Mas, deve-se saber que em toda situação de guerra e de instabilidade, a qual somos submetidos ou que submetemos o outro, ninguém é poupado, independentemente da posição. Porque somos apenas seres humanos.
Tomo evoca a língua bambara [idioma falado no Mali] de forma literal: um território abandonado por causa da guerra. Conflitos armados e conflitos mentais. Aquele que vem e guia o espectador pelo filme está reduzido a um braço que apresenta um olhar transtornado. Ele se move a passos frenéticos de animal acossado, atravessando lugares vazios e encontrando somente fantasmas e sinais de abandono.

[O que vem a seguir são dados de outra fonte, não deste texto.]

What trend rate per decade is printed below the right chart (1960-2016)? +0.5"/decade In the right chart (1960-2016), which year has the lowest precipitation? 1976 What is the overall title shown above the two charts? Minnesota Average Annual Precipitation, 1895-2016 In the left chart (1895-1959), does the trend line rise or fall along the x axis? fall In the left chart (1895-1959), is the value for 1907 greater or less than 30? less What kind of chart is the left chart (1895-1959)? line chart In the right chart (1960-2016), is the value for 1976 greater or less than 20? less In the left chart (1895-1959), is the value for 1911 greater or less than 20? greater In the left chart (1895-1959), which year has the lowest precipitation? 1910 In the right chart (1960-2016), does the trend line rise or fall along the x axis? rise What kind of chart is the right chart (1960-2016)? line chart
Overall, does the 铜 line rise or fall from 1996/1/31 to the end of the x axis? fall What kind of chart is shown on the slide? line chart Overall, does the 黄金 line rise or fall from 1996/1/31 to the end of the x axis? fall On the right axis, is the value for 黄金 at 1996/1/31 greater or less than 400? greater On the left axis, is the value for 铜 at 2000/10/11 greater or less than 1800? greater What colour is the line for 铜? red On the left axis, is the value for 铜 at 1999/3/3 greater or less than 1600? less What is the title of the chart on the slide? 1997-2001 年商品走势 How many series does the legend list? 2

Esse filme simboliza o 'tout blessé' [todo ferido], ou seja, as feridas no corpo e as feridas na mente.
Em Tomo, a ação se desenrola em um universo onde os vivos desapareceram, substituídos por ectoplasmas em um simulacro da vida. Tomo trata da guerra em geral, e usa a ruralidade do Mali como um pano de fundo neutro para a perturbação que a guerra causa a todas as psiques do mundo. A violência, quando passa, destrói tudo ao seu redor, tanto no plano físico quanto mental. É um caminho deserto e sem esperança.

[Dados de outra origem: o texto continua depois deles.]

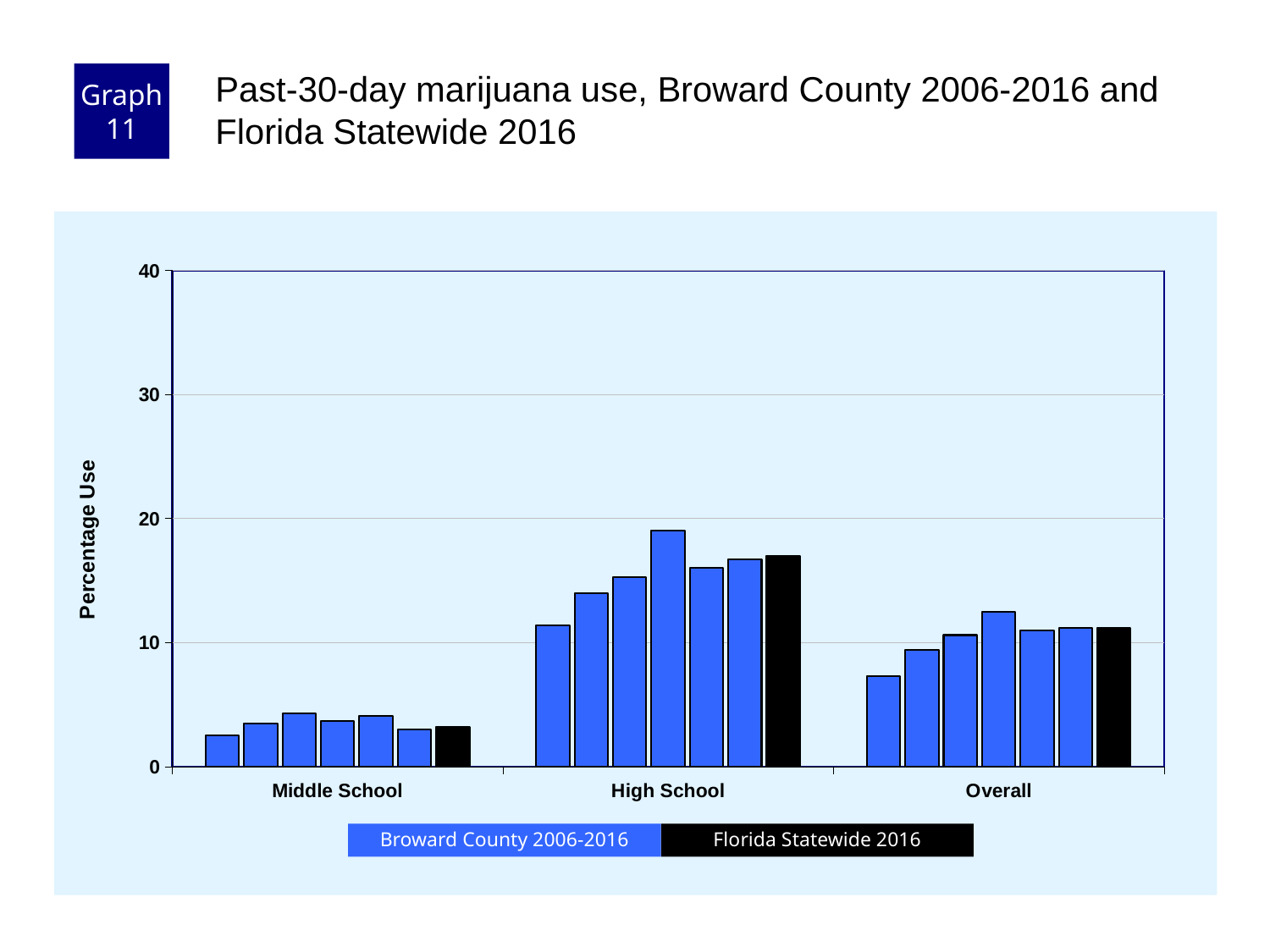
Is the tallest Broward County bar for High School greater or less than 20? less Is the Florida Statewide 2016 value for Middle School greater or less than 10? less Which is larger: the Florida Statewide 2016 value for High School or for Overall? High School What kind of chart is shown on the slide? Bar chart Which category has the shortest bars? Middle School How many categories are shown on the x axis? 3 Is the Florida Statewide 2016 value for Overall greater or less than 10? greater Which category has the tallest bars? High School How many series does the legend list? 2 What colour are the Florida Statewide 2016 bars? Black What is the title of the y axis? Percentage Use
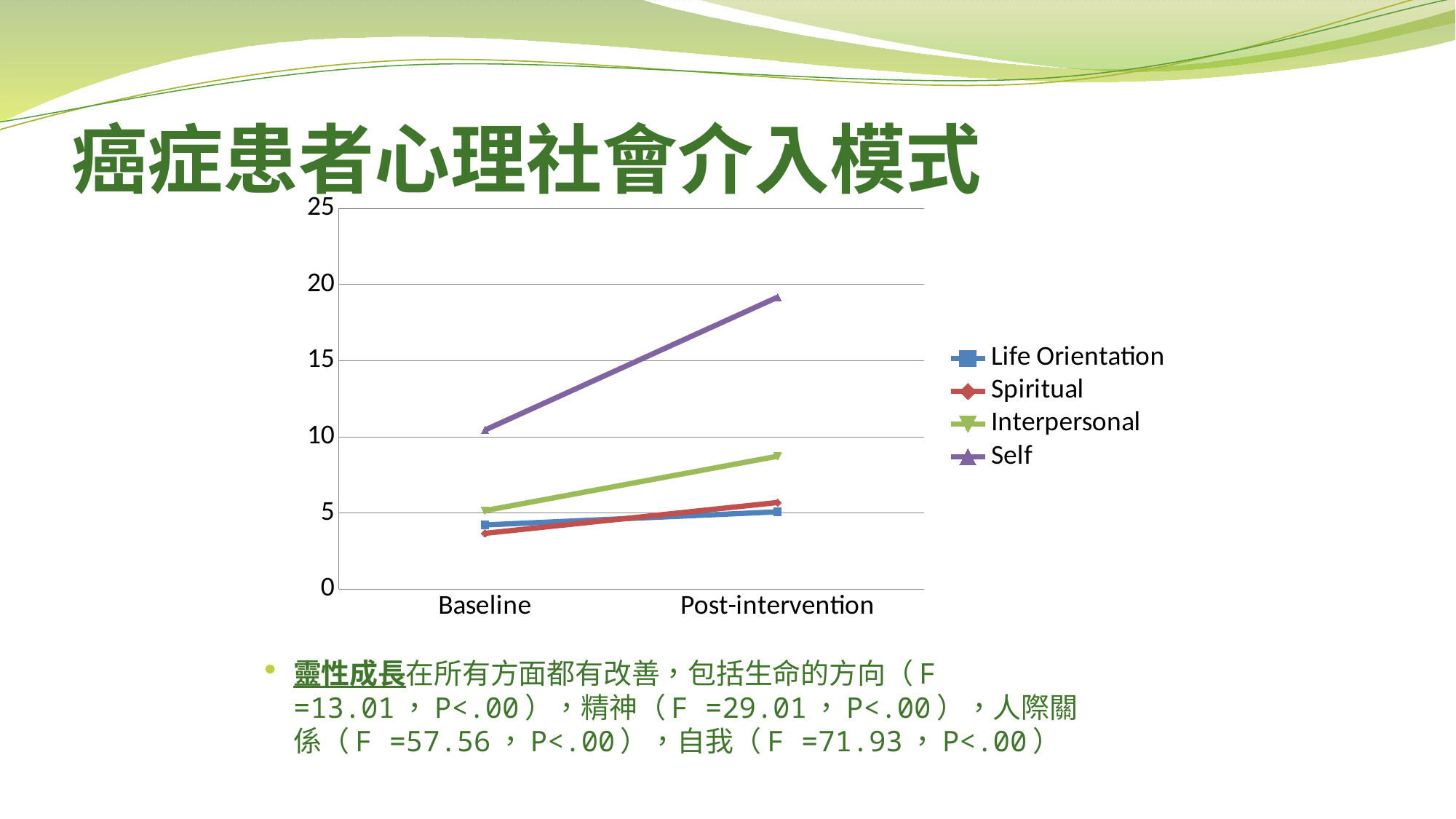
Is the value for Interpersonal at Baseline greater or less than 10? less How many categories are shown on the x axis of the chart? 2 Does the Self series rise or fall from Baseline to Post-intervention? rise What colour is the line for the Self series? purple Which series has the lowest value at Baseline? Spiritual What kind of chart is shown on the slide? line chart Which series has the highest value at Post-intervention? Self At Post-intervention, which is larger: the value for Self or the value for Interpersonal? Self Is the value for Spiritual at Baseline greater or less than 5? less Is the value for Self at Post-intervention greater or less than 15? greater How many series does the chart legend list? 4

Para marcar essa violência complexa, utilizo objetos, cortes, estrondos, resfôlegos, pequenos sons da vida, o barulho do vento, sons de percussão, cantos, a crepitação do sol e do fogo. Fantasmas de chamas e fumaça realizam ações cotidianas no lugar dos seres vivos, próximos da realidade.
O filme reivindica a não-violência, não contém imagens sangrentas e se desenrola em uma narrativa essencialmente expressiva sem cair no psicologismo ou em questões morais. Tomo se abre ao stress mental, à fuga vã e desesperada, e à alienação coletiva. Sua força e poder de perturbação se devem a uma construção na qual três níveis de espaço-tempo estão em perpétua conspiração: o passado, a alucinação, a realidade. O espectador fica, ao mesmo tempo, lado a lado com espectros em chamas, sua interioridade, e os mundos invisíveis."